Not judging anyone who does like it, but dragons, castle sieges, big burly men in rusted, bloody armor, and unsubtle good VS evil conflicts on a continental scale are just really too trod out to interest me. And it’s long. It’s so very long. There are so many things that happen that I just don’t much care about, and they all happen slowly.
DA2, however, has a completely different narrative structure. It’s not going to be more “awesome”, so to speak, because it’s not trying to awe you wit the great gravity of the situation. It’s constructed on a more intimate scale, and is a muchhh shorter game. It’s low fantasy, which I adore; no good VS evil, lacking in many epic fantasy storytelling conventions, no end of the world in sight but that doesn’t mean that individual stakes aren’t high, and that your actions don’t have ramifications beyond a personal level. I felt Thedas finally clicked as a world, instead of just a map; concepts which were flubbed or glossed over in the first game are made more apparent & explored better. There’s also some deconstruction of the very concept and creation of the hero, and the heroic epic that you get in the second that’s absent in the first, so if you’re into that that’s great (which, personally, I am! Because I like my moderns post- if you know what I’m saying and—shit if you don’t that’s okay I don’t know what I’m saying either don’t worry about it let’s forget that everything in these parentheses ever happened).

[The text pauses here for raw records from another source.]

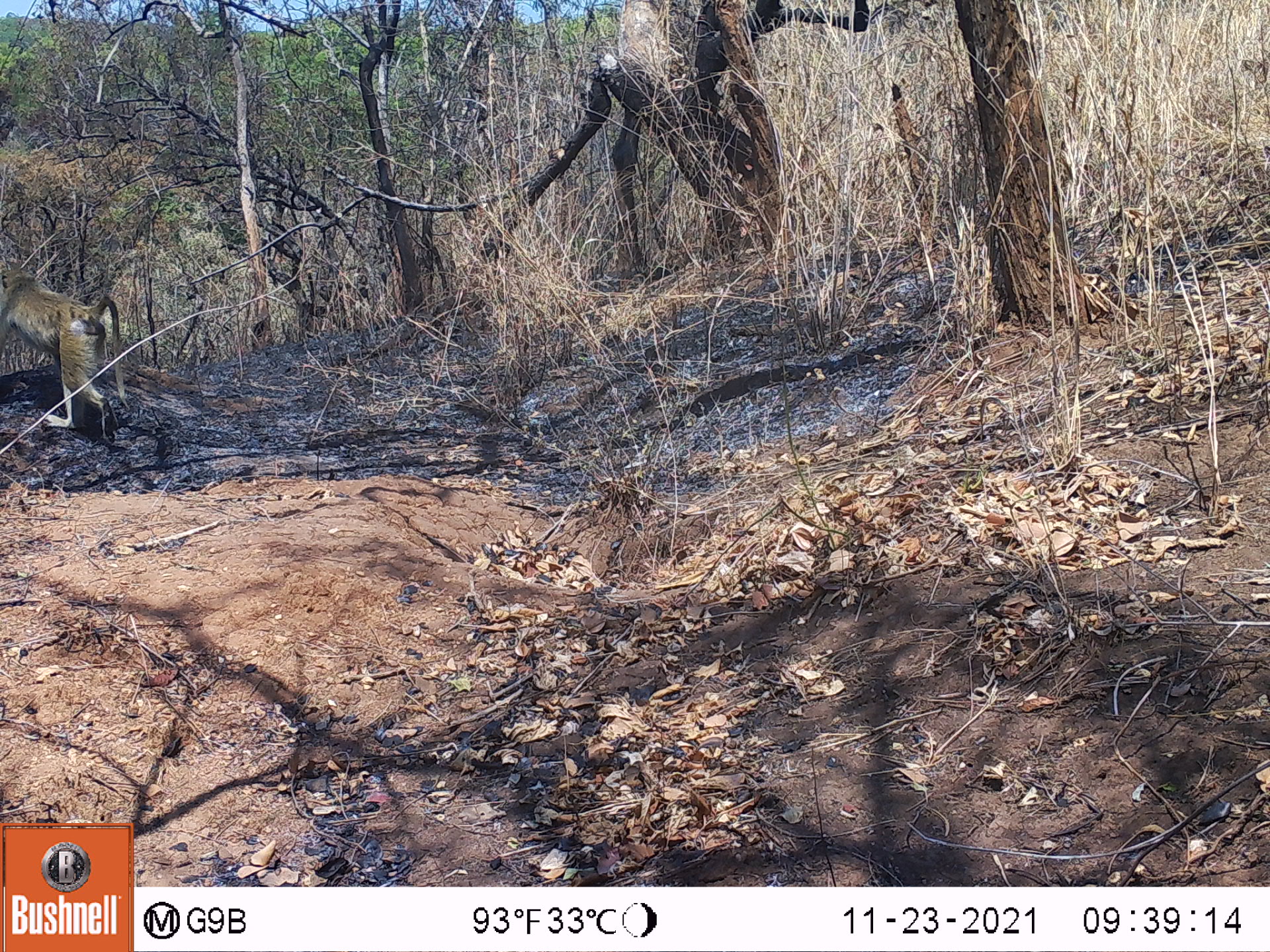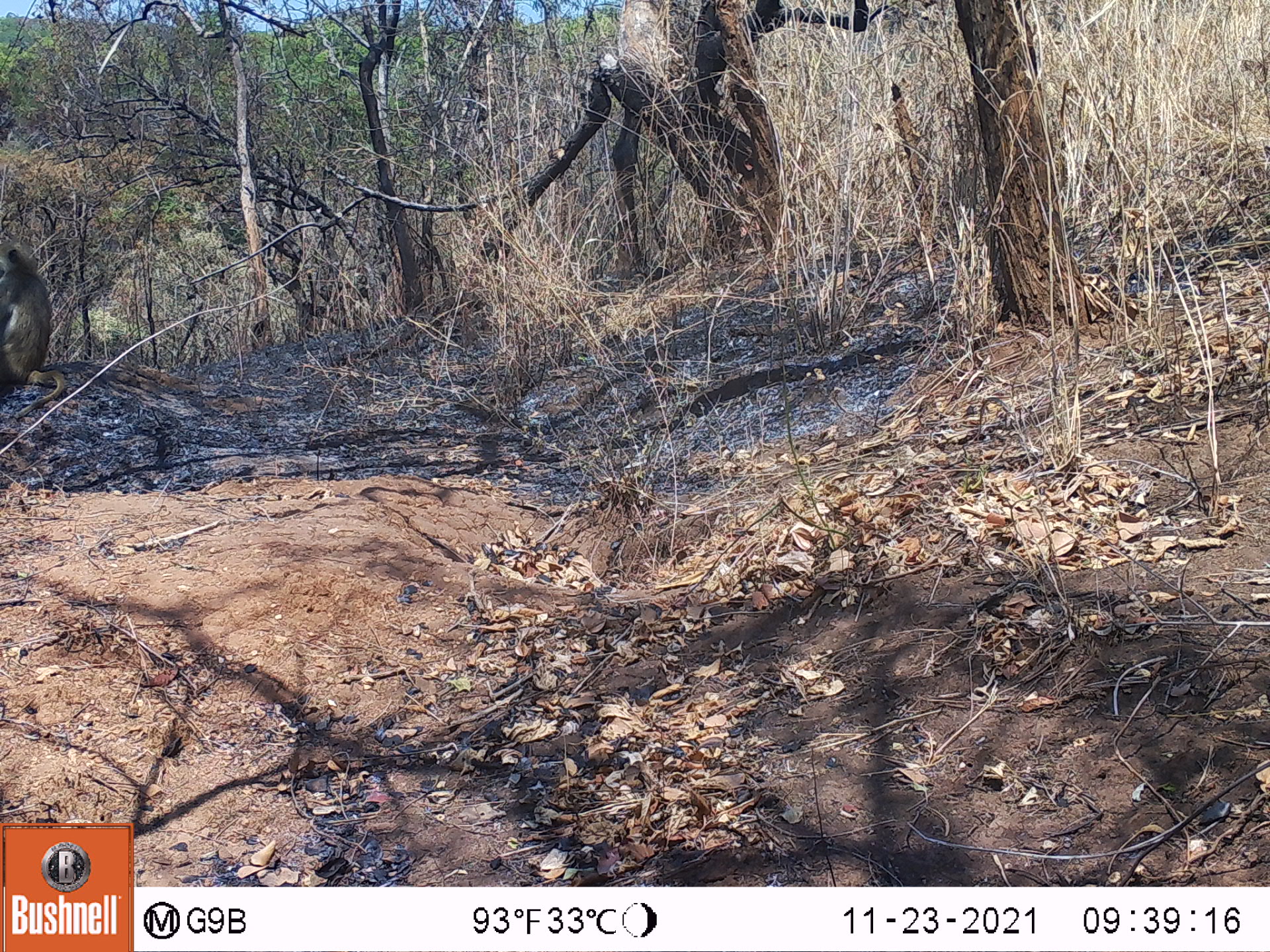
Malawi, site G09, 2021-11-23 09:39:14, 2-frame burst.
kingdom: Animalia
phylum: Chordata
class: Mammalia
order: Primates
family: Cercopithecidae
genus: Papio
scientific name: Papio cynocephalus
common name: yellow baboon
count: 1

The episodic nature of it also appeals to me, it seems like a series of digestable anecdotes that show you what’s you’re about, what’s changing, and what’s going to change if you do good, and what’ll change if you mess this shit up. Countries, cities, empires rise and fall, and unless you’re living in them, unless you have a place or a connection, that don’t mean shit to you. That’s a huge failing of high fantasy, I feel, you can never get a good sense of “what do I really lose if I lose?”—besides the game, I mean.